Rachel stops at the door of Naomi’s room, right elbow gripped in her left hand. Jordan’s on her left, Sara on her right. Flanking her, but also half-hidden behind her. She asked to see all of you, Erek said, and Rachel didn’t know when the moment came that she would be so afraid.
“My girls,” Naomi whispers, eyes filling with tears. “Oh, my beautiful girls.”
They run to her then, or anyway Jordan does and she drags the other two with her. Naomi pulls them close, arms trembling but unfaltering. She whispers all the things they have so longed to hear: I love you. I never stopped loving you. I’m so proud of you. I’m here now, and I’m never leaving.

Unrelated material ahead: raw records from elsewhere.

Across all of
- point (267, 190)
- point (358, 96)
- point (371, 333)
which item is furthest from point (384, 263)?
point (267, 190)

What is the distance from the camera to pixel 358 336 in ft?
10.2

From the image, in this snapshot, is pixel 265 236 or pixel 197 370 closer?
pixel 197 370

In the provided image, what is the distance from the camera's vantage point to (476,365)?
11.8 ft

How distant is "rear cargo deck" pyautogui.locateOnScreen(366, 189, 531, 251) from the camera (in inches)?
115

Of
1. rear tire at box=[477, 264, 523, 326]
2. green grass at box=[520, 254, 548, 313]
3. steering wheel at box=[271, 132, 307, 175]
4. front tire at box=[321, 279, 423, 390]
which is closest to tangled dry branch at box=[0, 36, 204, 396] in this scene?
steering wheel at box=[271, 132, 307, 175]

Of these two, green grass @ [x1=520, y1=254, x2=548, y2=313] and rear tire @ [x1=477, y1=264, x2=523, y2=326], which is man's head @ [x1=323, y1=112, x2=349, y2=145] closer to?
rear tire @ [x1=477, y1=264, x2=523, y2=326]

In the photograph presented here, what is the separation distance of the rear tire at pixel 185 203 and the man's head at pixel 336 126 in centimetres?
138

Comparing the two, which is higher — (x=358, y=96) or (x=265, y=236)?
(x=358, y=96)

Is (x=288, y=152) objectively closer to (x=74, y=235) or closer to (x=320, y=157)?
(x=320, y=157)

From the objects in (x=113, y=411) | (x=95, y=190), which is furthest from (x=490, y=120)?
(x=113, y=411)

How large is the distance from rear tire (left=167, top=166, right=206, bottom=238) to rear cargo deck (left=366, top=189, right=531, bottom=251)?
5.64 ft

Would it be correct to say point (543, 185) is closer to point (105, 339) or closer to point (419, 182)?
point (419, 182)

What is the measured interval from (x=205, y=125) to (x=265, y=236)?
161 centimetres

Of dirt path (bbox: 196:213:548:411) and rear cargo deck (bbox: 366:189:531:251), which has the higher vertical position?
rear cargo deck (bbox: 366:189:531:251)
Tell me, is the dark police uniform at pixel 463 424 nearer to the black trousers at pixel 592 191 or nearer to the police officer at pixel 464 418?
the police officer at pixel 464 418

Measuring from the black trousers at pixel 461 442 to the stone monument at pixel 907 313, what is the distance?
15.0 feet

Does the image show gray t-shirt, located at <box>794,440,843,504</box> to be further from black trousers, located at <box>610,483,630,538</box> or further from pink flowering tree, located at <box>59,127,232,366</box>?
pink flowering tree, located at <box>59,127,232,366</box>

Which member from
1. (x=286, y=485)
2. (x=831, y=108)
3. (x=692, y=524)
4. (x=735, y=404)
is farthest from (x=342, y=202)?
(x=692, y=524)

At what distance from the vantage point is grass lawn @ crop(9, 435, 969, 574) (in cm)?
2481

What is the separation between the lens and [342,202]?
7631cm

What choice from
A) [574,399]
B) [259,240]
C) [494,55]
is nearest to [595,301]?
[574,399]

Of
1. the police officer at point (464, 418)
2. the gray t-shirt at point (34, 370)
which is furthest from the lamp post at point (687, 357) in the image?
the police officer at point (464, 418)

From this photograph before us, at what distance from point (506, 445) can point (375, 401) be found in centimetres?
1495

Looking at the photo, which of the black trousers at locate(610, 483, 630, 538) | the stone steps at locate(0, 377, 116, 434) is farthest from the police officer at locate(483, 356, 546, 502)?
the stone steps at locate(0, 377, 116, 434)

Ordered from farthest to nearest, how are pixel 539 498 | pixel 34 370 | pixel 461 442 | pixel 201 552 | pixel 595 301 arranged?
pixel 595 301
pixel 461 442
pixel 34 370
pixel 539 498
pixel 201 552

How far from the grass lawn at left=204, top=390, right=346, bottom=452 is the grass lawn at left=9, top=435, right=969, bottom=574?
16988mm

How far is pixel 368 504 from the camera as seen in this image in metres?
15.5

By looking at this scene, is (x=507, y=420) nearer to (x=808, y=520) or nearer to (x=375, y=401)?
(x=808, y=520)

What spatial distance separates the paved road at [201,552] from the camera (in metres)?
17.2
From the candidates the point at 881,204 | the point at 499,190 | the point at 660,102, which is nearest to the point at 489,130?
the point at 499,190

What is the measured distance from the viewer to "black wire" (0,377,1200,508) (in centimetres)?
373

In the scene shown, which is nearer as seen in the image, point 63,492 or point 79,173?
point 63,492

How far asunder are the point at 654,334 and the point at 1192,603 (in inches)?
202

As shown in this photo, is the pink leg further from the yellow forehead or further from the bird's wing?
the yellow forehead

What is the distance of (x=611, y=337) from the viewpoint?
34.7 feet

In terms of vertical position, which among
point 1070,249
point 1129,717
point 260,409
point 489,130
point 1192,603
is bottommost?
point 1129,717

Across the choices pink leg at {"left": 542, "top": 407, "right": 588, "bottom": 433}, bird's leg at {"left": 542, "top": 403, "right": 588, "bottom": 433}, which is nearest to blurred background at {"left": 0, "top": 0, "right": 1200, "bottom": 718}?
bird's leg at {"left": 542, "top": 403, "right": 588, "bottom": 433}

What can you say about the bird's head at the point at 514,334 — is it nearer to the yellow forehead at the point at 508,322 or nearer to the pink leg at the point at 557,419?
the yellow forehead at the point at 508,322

Rachel leans her head on her mother’s arm, and lets herself be held. Lets herself cry.
“You’re my little girls,” Naomi says, again and again. “My beautiful, beautiful girls.”
They’re not, though, Rachel knows. They’re monsters, all three of them, killers and liars and thieves. They’re sharp-edged broken beings, and they’ll never be little girls again.
There will be other moments, after this one. Moments when Naomi finds that Sara runs to Rachel, not to her, when in tears over a math assignment or a cruel boy at school. Moments when Jordan will laugh outright when Naomi tells her to go to her room. Moments when she’ll discover that there is no sheltering Rachel, not anymore, and maybe there’s no need to parent her either. Moments when it will become clear that Rachel is her own woman, long since, independent and fierce and calloused and scarred.
For now, Rachel curls close to the side of this near-stranger, and she pulls her sisters even closer. For now, she gives Naomi the illusion that a mother’s love is still enough to keep the world at bay.